World Community Grid Post - HPF2 Update, Spring 2013
Since our last update, quite a few things have changed. First we will talk about personnel:
Duncan Penfold Brown:
Our programmer, Duncan Penfold Brown, who has been the workhorse of the Human Proteome Folding (HPF) project for the last few years, is leaving for another position. This is an excellent opportunity for Duncan and we are very excited for him but also sad he is leaving. Duncan handled almost all of the day to day work of the project, everything from assembling work-units to post-processing grid results to writing status updates. Please wish him luck.
Kevin Drew just defended his PhD thesis and soon will be moving on as well. He began with the Bonneau Lab about 7 years ago as a programmer working on HPF and was then a student. For his thesis document, he wrote an introduction that describes how the HPF project fits into the broader field of molecular biology. Over the years we have posted small snippets of how our project fits into the field, but Kevin wanted to share a fuller account for all those who are interested. Please take a look here: Kevin Drew Thesis Intro
Rich Bonneau remains at New York University and will lead some of the follow-up work using the results of the Human Proteome Folding project. There are some exciting research possibilities he and others are considering such as investigating how mutations alter protein structure. Perhaps one of these ideas may grow into a new World Community Grid project at some time in the future.
Cost of Cloud Computing
We do a lot of calculations in the lab to try to capture what is happening at the level of protein structure and function but sometimes we do “back of the envelope” calculations just for fun. For instance, a new postdoctoral fellow (“post-doc”) joined our lab a few years ago and while we were explaining the Human Proteome Folding Project to him he blurted out:
“That's a lot of computation! How much would that cost on the cloud?!?”
The “cloud” he was referring to, of course, was the resizable web service grid offered by companies like Google, Amazon, or IBM. Current prices per cpu hour for cloud computing are decreasing rapidly, and 3.5 cents is a reasonable estimate to use. We plugged this value into our calculation and we got a very large number.
122901 cpu years * 365 days/year * 24 hours/day * .035 dollars/cpu hour = $37,681,446
Not to get too carried away with our estimate, but this number really speaks to the power of volunteer computing. If one person, lab or institution needed to provide $37 million in order to run this project, it would have never gotten off the ground. Distributing the work in little bits to volunteers across the world, it was possible. We are very proud of this number because it represents what can happen when individuals come together under the banner of scientific research. We are also glad we did not get this bill in the mail. Deepest thanks go to all of the volunteers on World Community Grid for supporting the Human Proteome Folding project.
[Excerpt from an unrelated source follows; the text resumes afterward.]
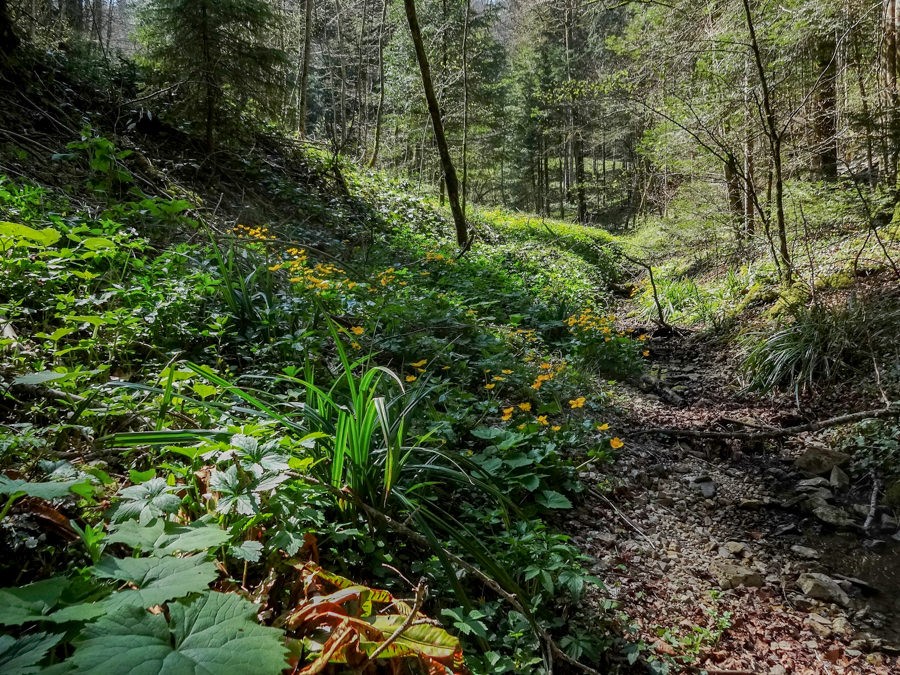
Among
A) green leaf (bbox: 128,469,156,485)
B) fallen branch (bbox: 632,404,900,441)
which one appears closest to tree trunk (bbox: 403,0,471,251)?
fallen branch (bbox: 632,404,900,441)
In relative terms, $37 million is 0.1% of the US National Institute of Health (NIH) annual budget, or the equivalent to 90 NIH Research Project Grant Program (R01) grants (i.e. main funding vehicle for many university labs). If you have been following the US Congressional budget news, you will know that budget cuts have been implemented which target US research funding and the NIH announced nearly 1000 R01 grants will not be funded due to the “sequester.” (commentary on the subject) These cuts are not only destructive to research but to the economy as a whole; the rate of return of publicly funded research is estimated at 25% to 40% a year (see nih_research_benefits). So for every $1 put into research, $1.40 is returned to the economy.
We realize we are preaching to the choir on this one; people who volunteer their computer time to World Community Grid have already made a conscious choice to support basic research, and they understand better than most the benefits of basic research. You have all contributed far more than what was asked of you, BUT if you would like to do more, contact your elected officials (worldwide!) and tell them you support basic research funding.
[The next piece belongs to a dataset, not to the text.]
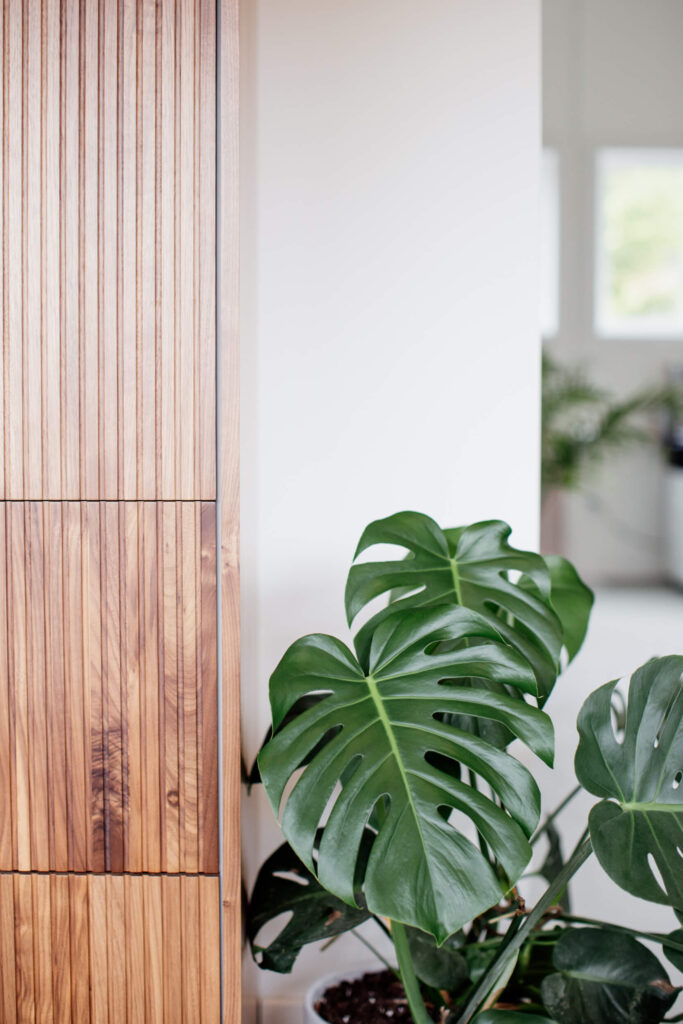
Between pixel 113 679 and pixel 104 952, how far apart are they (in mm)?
369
The Closing of the HPF Project
Over the last month, with the knowledge of Duncan's departure, Kevin’s eventual departure, and the current budget climate, as a lab we have decided to end the HPF project's “grid phase” after the last Human protein batch has completed. We just do not have the manpower to continue the day-to-day tasks. While we are cutting short several batches, we felt finishing the Human proteins was a natural stopping point. The “post-grid phase” of the project will, however, continue for a long time. We still have several projects in the lab which depend on the results generated from the grid, and we will be kept busy for awhile sifting through the data. All results will still be open and available to other researchers for their benefit (http://www.yeastrc.org/pdr/). We also plan on keeping everyone up to date on the “post-grid phase” through our usual status updates.
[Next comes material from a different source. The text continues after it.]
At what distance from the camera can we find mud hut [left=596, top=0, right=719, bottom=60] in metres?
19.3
There are already many researchers using these results via our database. For instance we collaborated with researchers at the Max Delbruck Center in Berlin who found a large set of novel mRNA binding proteins. mRNA are the intermediate transcript molecules between genes and proteins and are very important for many cellular processes. Many of the novel proteins were found to bind regions of RNA linked to childhood obesity and AIDS progression and this work provides additional knowledge that may be used to address these problems. Our role was to find folds and functions from our database which help to better understand the set of mRNA proteins and also provide new hypotheses to test.
Another example, which demonstrates the reason we publish our results in academic journals, is the use of our database by a group of outside researchers at the Hungarian Academy of Sciences, who only discovered our database after reading our recent paper. They work on a set of proteins called transposons that rearrange DNA in a genome and are interesting to study because they are important for evolution of organisms but also associated with certain diseases such as hemophilia and specific kinds of muscular dystrophy. Our structure predictions helped them better understand how these proteins compare between organisms.
This project has been extremely successful by any measure, including the academic measure of number of publications produced and cited. Below is a list of publications that have been published about the project or have used the data generated by the project. We are sure to continue adding to this list in the coming years.
List of Peer Reviewed Research Publications:
The Proteome Folding Project: proteome-scale prediction of structure and function
K Drew, P Winters, GL Butterfoss, V Berstis, K Uplinger, J Armstrong, M ...
Genome research 21 (11), 1981-1994
(Main publication of all organisms run on grid)
Superfamily assignments for the yeast proteome through integration of structure prediction with the gene ontology.
Malmström, Lars, et al.
PLoS biology 5.4 (2007): e76.
(First paper to use de novo predictions run on WCG)
A Protein Domain-Based Interactome Network for C. elegans Early Embryogenesis
M Boxem, Z Maliga, N Klitgord, N Li, I Lemmens, M Mana, L de Lichtervelde ...et al.
Cell 134 (3), 534-545
(Used domain and structure predictions to bolster experimental evidence of protein interaction regions)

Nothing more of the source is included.